Regarding why few users have reported it, we can only guess on the reason.
But first of all, is 2 users who reported it on this forum really that small?
It’s generally known that most users don’t report or speak up. So if 2 have reported the issue on this forum, then how many more are there that have chosen to not speak?
It’s also possible that the reason I noticed these error messages is because I also am affected by the sluggish 4.3 system which many other users have reported.
So because of that problem, the disk decryption screen is detoriated, no gui. So I click escape keyboard button and see all the firmware bug errors.
The point is, there could be many more users affected without knowing it.
What is the hypothesis?
Yeah it seems like it because some people who have hyperthreading enabled/auto have no firmware bug, while others do have the firmware bug.
But the question still remains why did this firmware bug appear in 4.3?
And what could it be that’s different about the bios which causes this bug for some.

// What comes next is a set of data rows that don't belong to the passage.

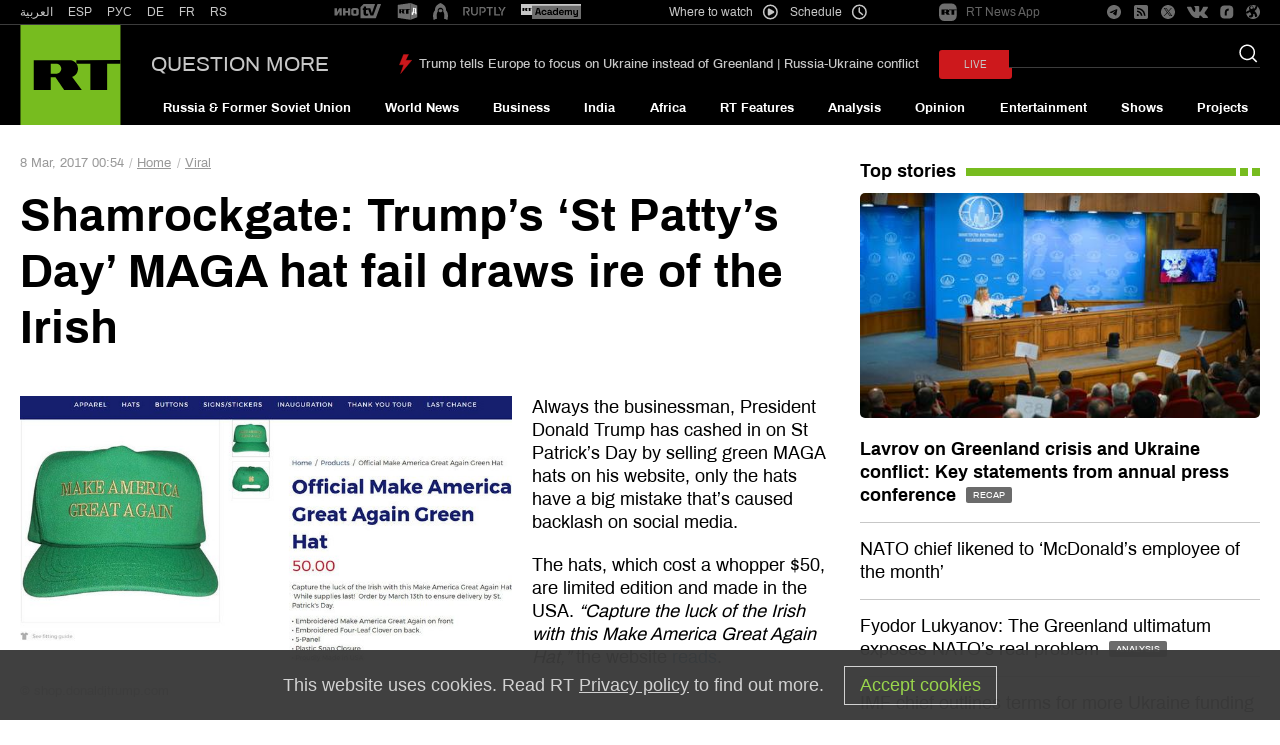

--- FILE ---
content_type: image/svg+xml
request_url: https://en.russiatoday.com/static/svg/quote.svg
body_size: -145
content:
<svg width="108" height="95" viewBox="0 0 108 95" fill="none" xmlns="http://www.w3.org/2000/svg">
<path d="M107.719 0.351562V19.7486C103.925 19.9211 100.218 21.3866 96.5976 24.1453C92.9768 26.904 89.9595 30.4386 87.5456 34.7491C85.3042 39.0595 84.1834 43.801 84.1834 48.9736H107.719V94.2335H59.6138V54.4048C59.6138 43.0251 61.8552 33.4559 66.3381 25.6971C70.821 17.7658 76.6832 11.7312 83.9248 7.59314C91.3388 3.28267 99.27 0.868811 107.719 0.351562ZM48.2342 0.351562V19.7486C44.441 19.9211 40.734 21.3866 37.1132 24.1453C33.4924 26.904 30.4751 30.4386 28.0612 34.7491C25.8198 39.0595 24.699 43.801 24.699 48.9736H48.2342V94.2335H0.129395V54.4048C0.129395 43.0251 2.37083 33.4559 6.85372 25.6971C11.3366 17.7658 17.1988 11.7312 24.4404 7.59314C31.8544 3.28267 39.7857 0.868811 48.2342 0.351562Z" fill="#EFEFEF"/>
</svg>
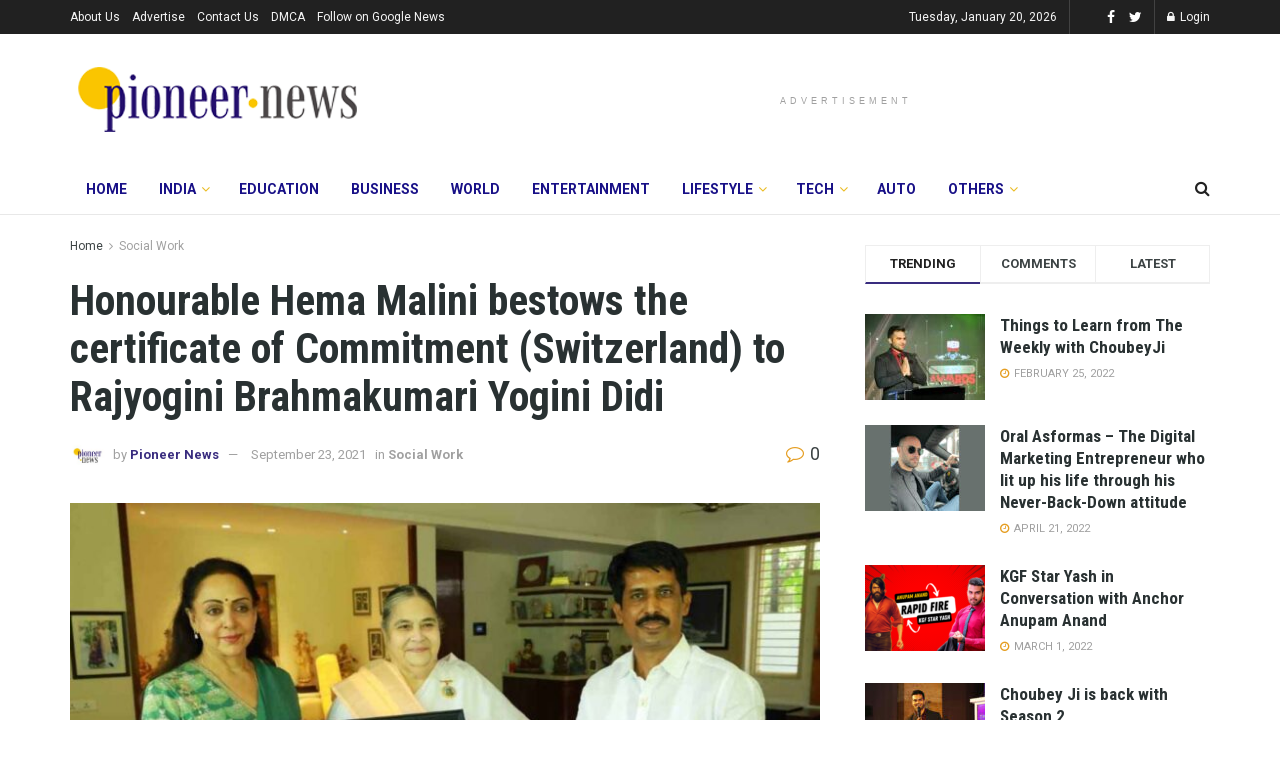

--- FILE ---
content_type: text/html; charset=utf-8
request_url: https://www.google.com/recaptcha/api2/aframe
body_size: 267
content:
<!DOCTYPE HTML><html><head><meta http-equiv="content-type" content="text/html; charset=UTF-8"></head><body><script nonce="lum5zinZnEbyPpN4kKWYuQ">/** Anti-fraud and anti-abuse applications only. See google.com/recaptcha */ try{var clients={'sodar':'https://pagead2.googlesyndication.com/pagead/sodar?'};window.addEventListener("message",function(a){try{if(a.source===window.parent){var b=JSON.parse(a.data);var c=clients[b['id']];if(c){var d=document.createElement('img');d.src=c+b['params']+'&rc='+(localStorage.getItem("rc::a")?sessionStorage.getItem("rc::b"):"");window.document.body.appendChild(d);sessionStorage.setItem("rc::e",parseInt(sessionStorage.getItem("rc::e")||0)+1);localStorage.setItem("rc::h",'1768898072332');}}}catch(b){}});window.parent.postMessage("_grecaptcha_ready", "*");}catch(b){}</script></body></html>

From security vulnerability perspective, it seems harmless but the most qualified people have made no comment on that.
My concerns are no less reasonable than the one you just made.
Do you know about the concept of red team and blue team?
And that in software development there are developers who build, and there are QA testers who do criticism and point out potential risks.
In a security focused community, I would think my reasonable concerns would be more welcomed.
You have to admit that what I’m saying is reasonable. And I also admit that what you’re saying is reasonable, but your arguments aren’t bullet proof.
If the answers to the questions in topic is so obvious to the devs, why don’t they answer it if it’s so simple?
ADW was in the topic twice but didn’t answer.
And if they are so overloaded with important issues they have the prioritize, why is ADW choosing to answer beginner questions like this one: I am a new to QubesOS and need some guidence - #2 by adw
So you have to admit, although you have a point, there are also weaknesses to it.
And there are also weaknesses to my points.
That’s what security is about a lot. We have to look at the risks. It’s not always 109% or 0%. Sometimes it’s somewhere inbetween.
Again, it seems: Some BIOSes announce the topology in a way that some Xen versions can’t interpret as expected. Update either side and things possibly change. As long as all CPUs/cores are brought up and SMT is disabled and the APIC is initialised, everything is fine. (Hybrid CPUs not being handled properly by Xen aside. But that’s not a fundamental issue, since it only affects performance in certain situations.)
In a resource constrained environment, all QA concerns will necessarily be triaged. As someone who has successfully raised several issues, which were solved in a timely manner, despite my never joining Github, my 2 cents is to treat others with respect and carefully follow the guidelines if you want others to allocate their time and attention to a problem. Some of us are willing to be patient and address a reasonable problem in spite of unreasonable aggressiveness in tone, but I don’t think our (very productive) devs should ever have to exercise such patience with members of the community forum, hence the guidelines.